··· Data extract ···
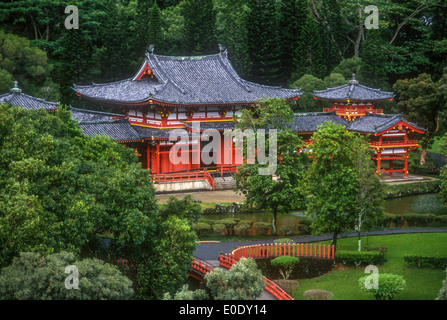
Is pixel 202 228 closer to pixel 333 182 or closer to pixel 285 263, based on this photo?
pixel 285 263

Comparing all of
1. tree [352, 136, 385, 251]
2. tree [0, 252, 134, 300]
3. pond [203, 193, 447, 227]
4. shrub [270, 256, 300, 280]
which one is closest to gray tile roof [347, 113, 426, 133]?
pond [203, 193, 447, 227]

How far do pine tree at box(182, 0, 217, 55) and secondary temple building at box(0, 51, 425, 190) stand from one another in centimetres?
1675

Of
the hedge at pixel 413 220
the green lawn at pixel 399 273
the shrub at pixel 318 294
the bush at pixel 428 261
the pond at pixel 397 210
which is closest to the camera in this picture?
···
Quote the material exactly. Pictures stay out.

Is pixel 202 228 closer to pixel 333 182 or closer to pixel 285 263, based on this photo?
pixel 285 263

Comparing all of
1. tree [352, 136, 385, 251]
2. tree [0, 252, 134, 300]
3. pond [203, 193, 447, 227]
4. shrub [270, 256, 300, 280]
which one is closest to gray tile roof [347, 113, 426, 133]?
pond [203, 193, 447, 227]

How far do pine tree at box(182, 0, 217, 55) and secondary temple building at box(0, 51, 425, 190) stand from one another in centimetres?
1675

Of
the hedge at pixel 413 220
the green lawn at pixel 399 273
the shrub at pixel 318 294
the bush at pixel 428 261
the pond at pixel 397 210
which is closest to the camera in this picture?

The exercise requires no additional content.